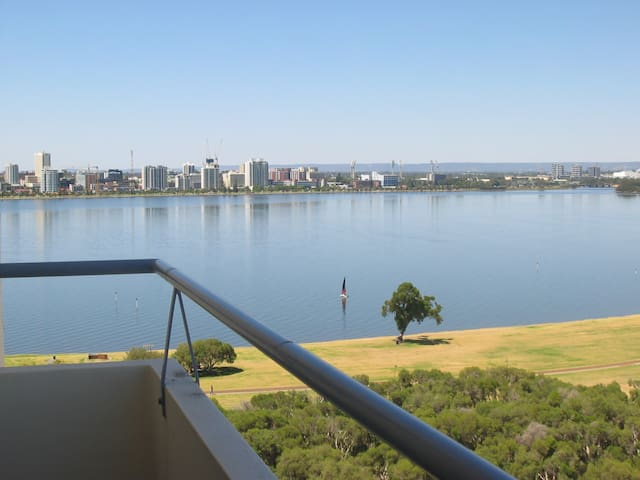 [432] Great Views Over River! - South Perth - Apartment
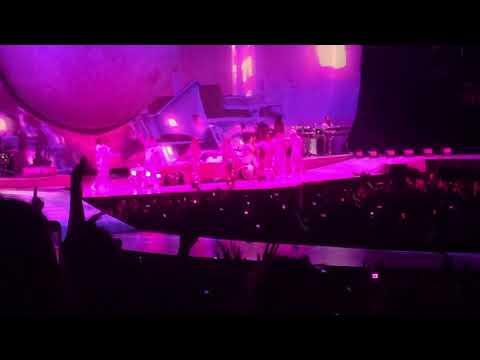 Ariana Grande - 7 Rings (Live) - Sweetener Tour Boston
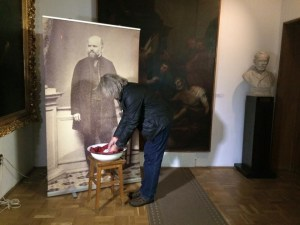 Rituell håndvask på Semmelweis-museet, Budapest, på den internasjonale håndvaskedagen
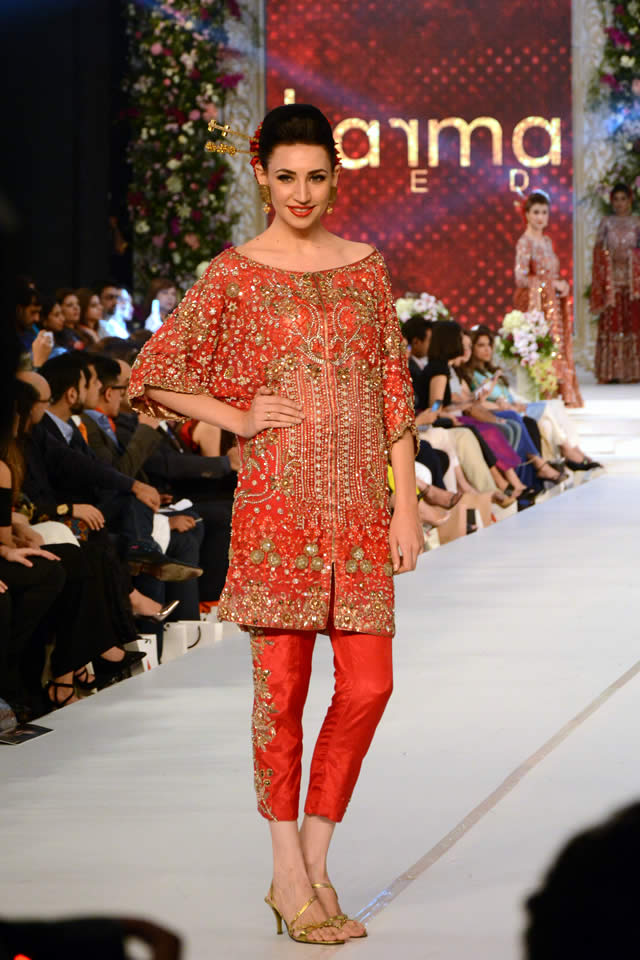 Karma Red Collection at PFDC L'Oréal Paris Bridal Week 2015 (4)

____________________

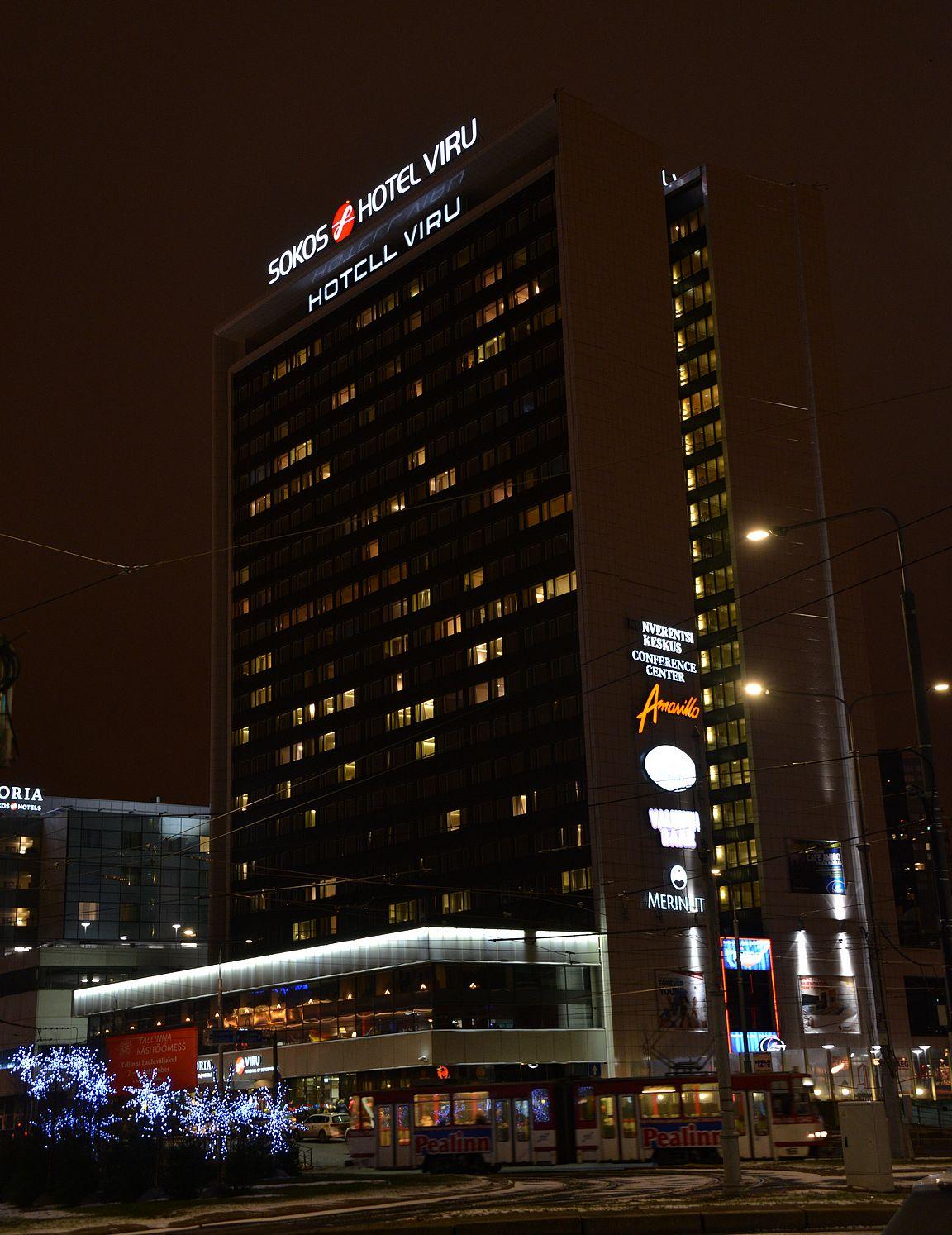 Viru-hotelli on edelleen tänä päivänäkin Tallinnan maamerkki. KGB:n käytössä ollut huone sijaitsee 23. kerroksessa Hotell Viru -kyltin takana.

____________________

Task statement:
Return only the part above that opens with the line containing "Rituell håndvask på" and closes with the line containing "Karma Red Collection", exactly and with both ends, skipping the pictures.

Answer to the problem:
 Rituell håndvask på Semmelweis-museet, Budapest, på den internasjonale håndvaskedagen
 Karma Red Collection at PFDC L'Oréal Paris Bridal Week 2015 (4)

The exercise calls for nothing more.